I had a small hive from a recent swarm, that today, went over the edge of controlling SHB. I did save this hive but a few frames did sign of larva rummaging through the goods. I did not smell the obvious yeast smell yet. I stuck these frames in the Bee freezer for a enjoyable SHB freeze out! My question, what is a safe time of freezing and killing these buggers before I can remove these frames for the gift of community robbing?

jalentour

24 hours at 0F should do it.
More is better, but not necessary.

Ben Framed

Thanks jvalentour as always for the good advice.
Phillip

Acebird

I always did it for 2-3 days.  If the frames go in at 85 degrees it might be 6 hours before the honey gets to 0.  I did it by the box.  Two boxes at a time.
Brian Cardinal
Just do it

Nock

I had them ruin a frame the other day. First time for me. It was a brood frame that I gave a weak hive. So I froze it. Can I put it back in a hive to clean up the brood and such that was frozen? 

Ben Framed

I don't know.  If it was full of yeast they may not. The ants will though.

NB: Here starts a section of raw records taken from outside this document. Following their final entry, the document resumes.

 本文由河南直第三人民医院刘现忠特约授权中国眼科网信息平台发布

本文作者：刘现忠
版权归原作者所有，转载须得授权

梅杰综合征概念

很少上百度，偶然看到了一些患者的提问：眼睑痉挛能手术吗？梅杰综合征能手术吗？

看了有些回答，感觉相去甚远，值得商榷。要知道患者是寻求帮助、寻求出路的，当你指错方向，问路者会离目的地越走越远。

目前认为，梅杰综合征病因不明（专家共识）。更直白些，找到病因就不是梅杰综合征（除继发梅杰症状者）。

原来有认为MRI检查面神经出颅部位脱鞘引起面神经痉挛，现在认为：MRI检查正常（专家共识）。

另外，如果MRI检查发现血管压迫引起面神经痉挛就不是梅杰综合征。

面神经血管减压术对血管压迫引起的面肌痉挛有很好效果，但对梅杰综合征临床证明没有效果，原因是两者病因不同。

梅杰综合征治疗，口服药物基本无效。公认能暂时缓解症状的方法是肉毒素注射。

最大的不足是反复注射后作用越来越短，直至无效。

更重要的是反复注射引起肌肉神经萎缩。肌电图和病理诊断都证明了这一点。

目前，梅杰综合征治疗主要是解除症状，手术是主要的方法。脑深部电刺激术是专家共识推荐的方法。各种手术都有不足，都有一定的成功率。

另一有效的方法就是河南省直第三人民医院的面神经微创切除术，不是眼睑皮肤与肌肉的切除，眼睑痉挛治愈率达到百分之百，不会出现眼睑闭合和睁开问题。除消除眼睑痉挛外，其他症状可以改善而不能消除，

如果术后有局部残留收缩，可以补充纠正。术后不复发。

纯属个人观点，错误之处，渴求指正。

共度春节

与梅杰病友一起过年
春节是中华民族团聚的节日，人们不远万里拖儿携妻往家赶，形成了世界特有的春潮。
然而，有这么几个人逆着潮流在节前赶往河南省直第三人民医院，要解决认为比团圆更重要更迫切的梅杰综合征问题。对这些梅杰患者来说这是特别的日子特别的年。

Place it out and see what happens.

FloridaGardener

Not without freezing thoroughly then rinsing our the gunk.  Your girls do not want to pull out maggots anymore than you would want to pull giant maggots out of your kitchen cupboards. 

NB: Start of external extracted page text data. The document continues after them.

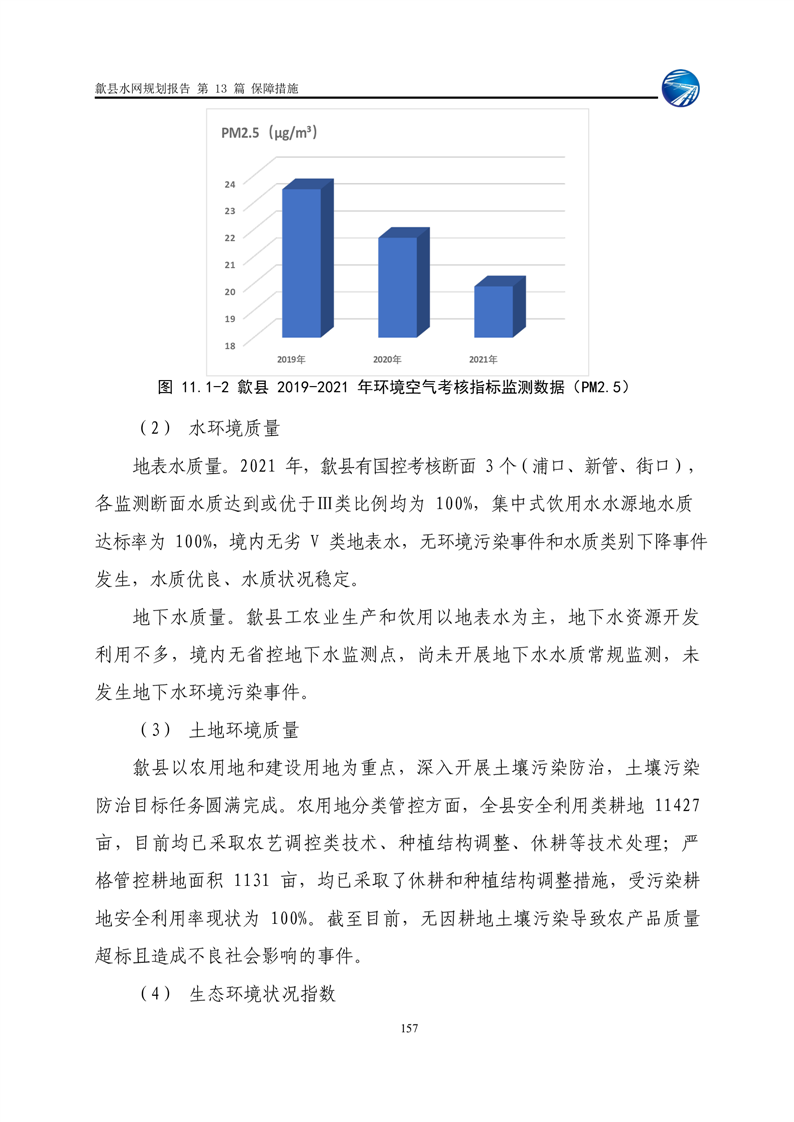 歙县水网规划报告 第 13 篇 保障措施

PM2.5（μg/m³）

24
23
22
21
20
19
18

2019年
2020年
2021年

图 11.1-2 歙县 2019-2021 年环境空气考核指标监测数据（PM2.5）

（2） 水环境质量

地表水质量。2021 年，歙县有国控考核断面 3 个（浦口、新管、街口），各监测断面水质达到或优于Ⅲ类比例均为 100%，集中式饮用水水源地水质达标率为 100%，境内无劣 V 类地表水，无环境污染事件和水质类别下降事件发生，水质优良、水质状况稳定。

地下水质量。歙县工农业生产和饮用以地表水为主，地下水资源开发利用不多，境内无省控地下水监测点，尚未开展地下水水质常规监测，未发生地下水环境污染事件。

（3） 土地环境质量

歙县以农用地和建设用地为重点，深入开展土壤污染防治，土壤污染防治目标任务圆满完成。农用地分类管控方面，全县安全利用类耕地 11427 亩，目前均已采取农艺调控类技术、种植结构调整、休耕等技术处理；严格管控耕地面积 1131 亩，均已采取了休耕和种植结构调整措施，受污染耕地安全利用率现状为 100%。截至目前，无因耕地土壤污染导致农产品质量超标且造成不良社会影响的事件。

（4） 生态环境状况指数

157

They may do it, but their efforts are better spent making clean honey for you.

And many little tasks take 5 minutes for someone with opposable thumbs would take hours and hours for hundreds of bees.

jalentour


Not without freezing thoroughly then rinsing our the gunk.  Your girls do not want to pull out maggots anymore than you would want to pull giant maggots out of your kitchen cupboards.

They may do it, but their efforts are better spent making clean honey for you.

And many little tasks take 5 minutes for someone with opposable thumbs would take hours and hours for hundreds of bees.

FG, from my perspective...  If you have 45+ hives freeze and let the bees clean.  If you have a rec hive(s) ....
Neither is wrong. Preserving comb is a good thing.
Enjoy your bees.

cao

If the comb is still in good shape and not too old I would try to clean it up a bit before sticking it into a strong hive.  If it is four or five years old or pretty disgusting I put it in the solar wax melter.  Btw solar wax melters do a good job killing shb larva.